DeepSeek Researcher Develops Automated Research Skill: Writing a Paper with Only 2 Hours of Human Brain Time
DeepSeek researcher Chen Deli used his self-developed DeliAutoResearch skill, collaborating with DeepSeek-V4-Pro and GPT-Image2, to complete a 46-page paper in just 6 days. The paper introduces an L1-L5 autonomy classification for research agents, analyzes four architectural patterns and 17 mainstream systems, and identifies six open problems. Chen Deli says only about 2 hours of human 'CPU time' were needed, with the rest handled by AI agents.
Article intelligence
Key points
- Chen Deli's DeliAutoResearch skill enabled the paper to be 99% written by AI agents.
- The paper proposes an L1-L5 autonomy classification for research agents, analogous to SAE levels for autonomous driving.
- Four architectural patterns are analyzed: single-agent loop, multi-agent collaboration, hierarchical scheduling, and tool-enhanced execution.
- Six open problems are highlighted, including cognitive loop traps, context limitations, and innovation assessment.
Why it matters
This matters because chen Deli's DeliAutoResearch skill enabled the paper to be 99% written by AI agents.
Technical impact
May affect model selection, inference cost, product capability, and evaluation benchmarks.
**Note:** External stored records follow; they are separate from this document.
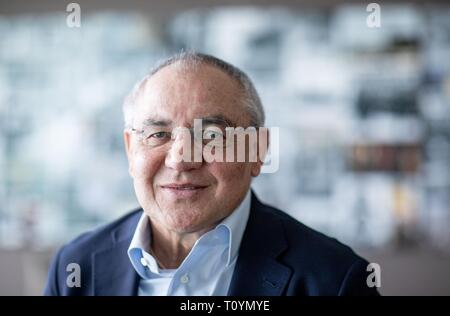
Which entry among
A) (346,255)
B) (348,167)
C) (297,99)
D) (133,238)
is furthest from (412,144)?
(133,238)

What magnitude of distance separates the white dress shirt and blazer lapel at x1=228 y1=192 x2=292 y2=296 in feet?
0.07

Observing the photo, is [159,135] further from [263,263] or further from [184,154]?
[263,263]

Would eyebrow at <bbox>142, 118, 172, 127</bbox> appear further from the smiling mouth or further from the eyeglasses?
the smiling mouth

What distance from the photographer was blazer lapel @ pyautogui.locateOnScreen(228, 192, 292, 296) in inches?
32.7

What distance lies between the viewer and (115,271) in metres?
0.89

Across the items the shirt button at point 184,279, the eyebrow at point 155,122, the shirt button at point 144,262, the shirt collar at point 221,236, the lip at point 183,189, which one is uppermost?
the eyebrow at point 155,122

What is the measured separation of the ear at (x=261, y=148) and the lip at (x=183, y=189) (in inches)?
5.4

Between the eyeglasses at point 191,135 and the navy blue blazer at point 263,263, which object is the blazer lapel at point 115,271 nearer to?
the navy blue blazer at point 263,263

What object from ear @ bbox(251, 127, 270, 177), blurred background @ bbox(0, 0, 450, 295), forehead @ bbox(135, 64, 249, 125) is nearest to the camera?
forehead @ bbox(135, 64, 249, 125)

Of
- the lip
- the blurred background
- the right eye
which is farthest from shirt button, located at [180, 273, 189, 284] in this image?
the blurred background

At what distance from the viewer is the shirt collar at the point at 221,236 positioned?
2.85 ft

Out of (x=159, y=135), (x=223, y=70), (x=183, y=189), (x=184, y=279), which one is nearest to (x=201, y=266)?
(x=184, y=279)

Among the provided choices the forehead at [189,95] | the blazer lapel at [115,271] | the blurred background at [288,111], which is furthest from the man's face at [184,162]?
the blurred background at [288,111]

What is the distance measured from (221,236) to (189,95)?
271 mm
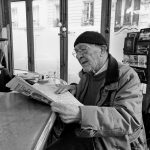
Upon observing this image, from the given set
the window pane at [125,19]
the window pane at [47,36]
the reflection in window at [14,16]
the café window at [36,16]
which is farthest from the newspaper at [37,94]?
the reflection in window at [14,16]

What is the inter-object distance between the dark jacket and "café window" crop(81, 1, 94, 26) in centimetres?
197

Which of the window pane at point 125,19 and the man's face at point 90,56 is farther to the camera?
the window pane at point 125,19

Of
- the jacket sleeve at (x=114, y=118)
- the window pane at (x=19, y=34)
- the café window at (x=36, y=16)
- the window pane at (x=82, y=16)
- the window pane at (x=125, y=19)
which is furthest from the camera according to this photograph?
the window pane at (x=19, y=34)

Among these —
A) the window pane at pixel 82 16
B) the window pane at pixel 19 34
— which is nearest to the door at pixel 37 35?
the window pane at pixel 19 34

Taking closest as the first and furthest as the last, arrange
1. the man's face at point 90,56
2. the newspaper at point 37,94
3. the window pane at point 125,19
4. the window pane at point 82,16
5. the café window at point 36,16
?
the newspaper at point 37,94 → the man's face at point 90,56 → the window pane at point 125,19 → the window pane at point 82,16 → the café window at point 36,16

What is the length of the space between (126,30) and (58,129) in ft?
6.40

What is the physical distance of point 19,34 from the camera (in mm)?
3416

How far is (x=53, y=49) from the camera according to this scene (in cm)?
312

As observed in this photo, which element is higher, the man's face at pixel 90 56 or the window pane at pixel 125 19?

DeepSeek researcher Chen Deli has demonstrated a striking example of AI-driven research automation. Using his self-developed DeliAutoResearch skill, Chen collaborated with DeepSeek-V4-Pro for research and writing, and GPT-Image2 for generating figures, to produce a 46-page survey paper in just six days. The paper underwent six iterations (V1: four times, V2: once, V3: once), totaling approximately 108 agent calls, consuming 648,000 tokens, and generating 2,234 lines of LaTeX code. All 103 references were verified, and the paper includes seven figures and four tables.
Chen Deli claims that only about 1% of the paper was directly written by him, with the remaining 99% generated by AI agents. The human effort, he notes, amounted to less than two hours of "CPU time" for his brain, whereas similar work would have previously required at least a month. The paper itself addresses the chaotic landscape of autonomous research agents by introducing a clear L1–L5 autonomy classification system, inspired by the SAE levels for autonomous driving.
The classification ranges from L1 (basic autocomplete, like early GitHub Copilot) to L5 (fully autonomous agenda-setting, still unrealized). According to the paper, the current frontier is at L4, where agents can execute multi-step experiments and write papers within a restricted domain, but cannot independently choose research questions. The paper argues that the true bottlenecks are not model capabilities but "continuous knowledge accumulation" and "reliable self-assessment."
In addition to the autonomy levels, the paper identifies four major architectural patterns for research agents: single-agent loop (e.g., ReAct, Reflexion), multi-agent collaboration (e.g., CAMEL, AutoGen), hierarchical scheduling (e.g., Claude Code, Devin), and tool-enhanced execution (e.g., SWE-Agent). Each pattern has its strengths and is suited to different tasks. The paper then evaluates 17 existing autonomous research systems using a six-dimensional feature matrix, revealing that the field has evolved from early fragile prototypes to L4 specialized systems, with code agents being the most mature.
Finally, the paper outlines six open problems: cognitive loop traps, context limitations, innovation assessment, reproducibility, safety and ethics, and cost issues. Chen Deli also shares a personal note: thanks to AI agents, he has been able to resume blogging and other creative work that he had put aside due to burnout. He emphasizes that the human role is shifting from executor to initiator.